Job = Report each line of the material below that contains the word "would". Case counts.

Given records =

····················

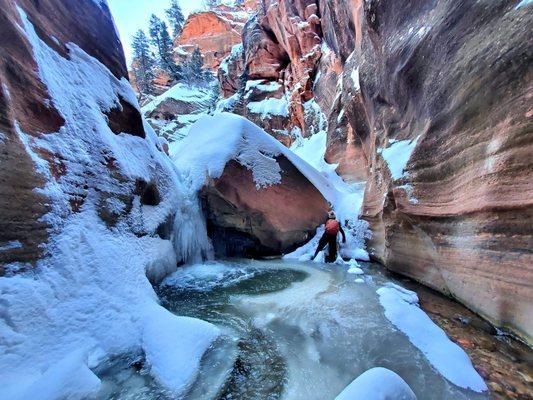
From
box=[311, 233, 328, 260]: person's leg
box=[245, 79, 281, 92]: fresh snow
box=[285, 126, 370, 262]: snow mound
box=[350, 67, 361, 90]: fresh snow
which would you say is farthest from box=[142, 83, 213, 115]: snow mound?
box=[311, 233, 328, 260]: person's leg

····················

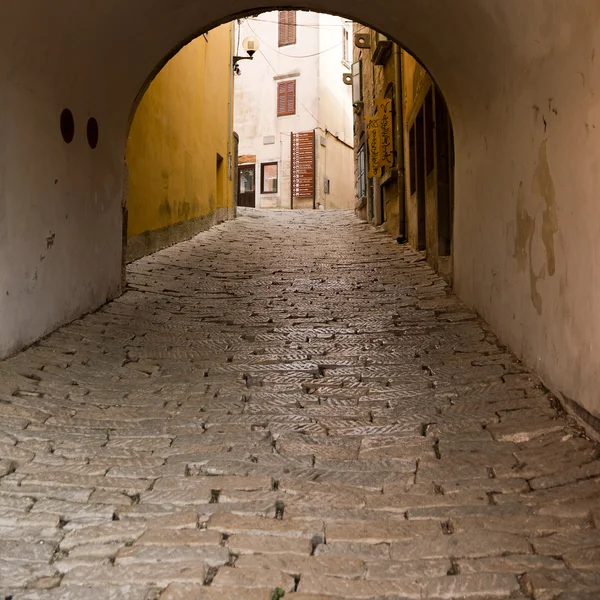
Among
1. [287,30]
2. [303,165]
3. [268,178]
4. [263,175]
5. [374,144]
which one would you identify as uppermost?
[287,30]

····················

Exercise solution =
which would you say is farthest from box=[142, 83, 213, 115]: snow mound?
which one would you identify as uppermost?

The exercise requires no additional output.